Bananas - you can eat them plain for a tasty, nutritious snack or use them in dishes such as the Gujarati undhiyu (a dish of vegetables and raw bananas, slow-cooked in an earthen pot) or the South Indian banana errisery (raw bananas cooked in Indian spices). Their popularity cannot be denied and neither can we ignore how crucial the fruit is to India, which is its largest producer.*

The National Horticulture Board of India (NBH) puts it perfectly in this report - "[Banana's] year-round availability, affordability, varietal range, taste, nutritive and medicinal value makes it the favourite fruit among all classes of people." Of all the qualities that NBH attributes to bananas, "varietal" is the most important, and forms the basis of this episode of The Real Food Podcast.

From Tamil Nadu's rasthali and Maharashtra's safedvelchi to Kerala's palayankodan and Gujarat's basrai, there are a number of different types of bananas that India's agricultural industry produces every year. However, you will hardly come across these variants at your local fruit market. Instead, you will find that markets are overrun with big, golden bananas, which are known as the Cavendish.

Why should we care about this, you ask? Kainaz Messaman Harchandrai, of the bakery chain Theobroma, dishes up the perfect reason. She tells Vikram Doctor about how one of her most popular desserts - the banana cake - has suffered over the years because the bananas that she gets now (the Cavendish) have "absolutely zero flavour."

The reason that the indigenous varieties of India are disappearing from the market is purely commercial.

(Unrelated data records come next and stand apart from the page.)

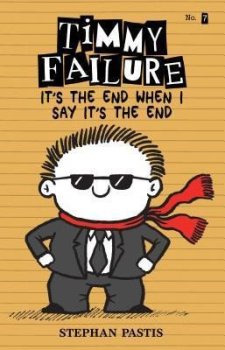 Timmy Failure: It´s the End When I Say It´s the End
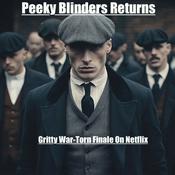 Peaky Blinders Returns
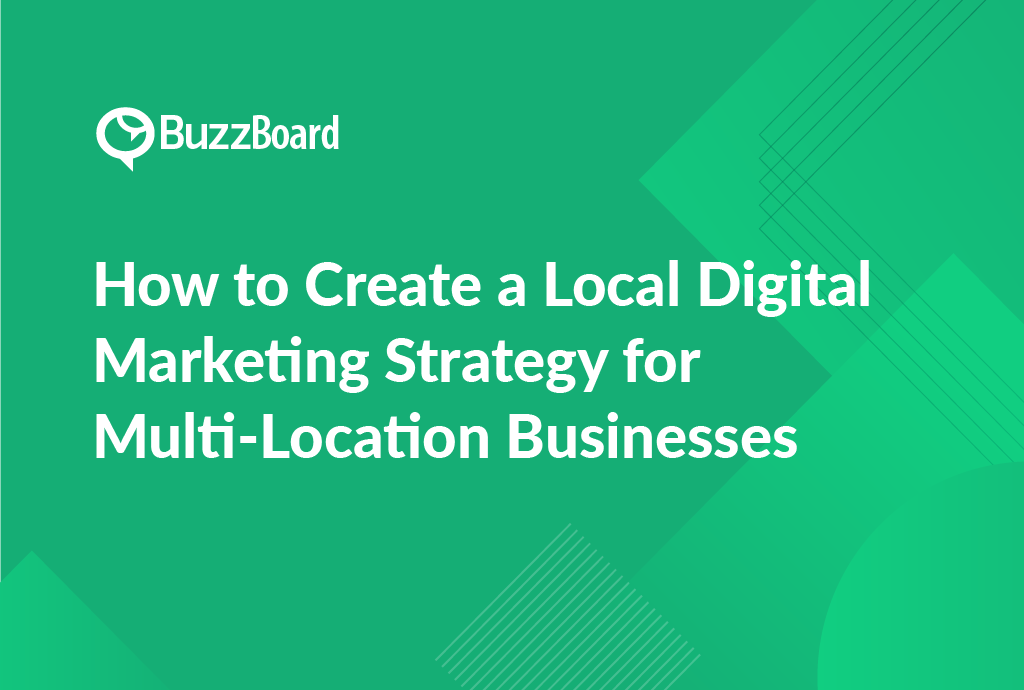 How to Create a Local Digital Marketing Strategy for Multi-Location Businesses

With the help of Dan Koeppel, a columnist and the author of Banana: The Fate of the Fruit That Changed the World, Vikram traces the evolution of the banana from a simple tropical fruit to an industrial product in the West, and finds out how this may help understand what is happening in India.

It is time, Vikram says, that we start start caring a bit more about this fruit, which the NHB calls the second most important fruit crop in India, and wake up to the many delicious varieties that our country has to offer.

*According to the numbers available from the Food and Agriculture Organisation of the United Nations (FAO). The latest statistics, which we downloaded from FAO's statistics division, put the production of bananas in India at 27.5 million tonnes, which accounts for a fourth of the entire world's output.